▸ DOCUMENT PASSAGE:
.....
Upon appropriate conclusions of law, the court entered a decree divorcing the parties, awarding to defendant the home and household goods, the custody of the minor son, Robert, and a monthly alimony of $50, and $50 attorney’s fee, and awarding to the plaintiff the money in the bank, a motor boat, and certain strictly personal effects. From this decree, the defendant appeals.

The appellant’s argument is directed to two principal contentions: (1) That the respondent’s evidence, independently of any consideration of the matter in recrimination, was insufficient to sustain the findings of fact and insufficient to warrant a decree of divorce on the ground of cruelty; (£) that, in any event, the court erred in finding that the matters pleaded and proved by way of recrimination had been condoned by the appellant.

(1) In a hotly contested action for divorce, such as this, wherein the differences, bickerings and mutual criticisms of years have culminated in a final fixed attitude of mutual animosity, the strongest personal feelings of the parties are profoundly stirred. Their testimony, to which, of necessity, resort for the truth must, in the main, be had, is usually directly conflicting and colored, not alone by fancied self-interest, but by the accumulated bitterness of years. In such a case, it is obvious that the reader of the written record of their testimony is at a marked disadvantage as compared with the trial judge who heard it, in the effort to arrive at the actual truth of the situation and meet it with even justice to the paries, and at the same time conserve the best interests of the children and of society. We have, therefore, frequently announced that, though in a divorce suit the trial here is one de novo, the findings of the trial court upon conflicting evidence are entitled to great weight. We are in no position to pass upon the credibility of the witnesses. Brogna

*506v. Brogna, 67 Wash. 687, 122 Pac. 1; Hale v. Hale, 76 Wash. 34, 135 Pac. 481.
.....
▸ DATASET EXTRACT:

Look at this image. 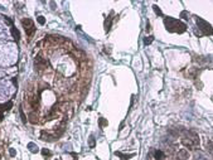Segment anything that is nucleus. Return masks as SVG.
.....
▸ LIST OF TASKS:
• A. In the court opinion excerpt, what monthly alimony did the decree award to the defendant?
• B. Revise the stretch from "Upon appropriate conclusions" through "the defendant appeals." in the court opinion excerpt, replacing "motor boat" with "sailboat".

▸ TASK RESPONSES:
• A. $50 a month.

• B.
Upon appropriate conclusions of law, the court entered a decree divorcing the parties, awarding to defendant the home and household goods, the custody of the minor son, Robert, and a monthly alimony of $50, and $50 attorney’s fee, and awarding to the plaintiff the money in the bank, a sailboat, and certain strictly personal effects. From this decree, the defendant appeals.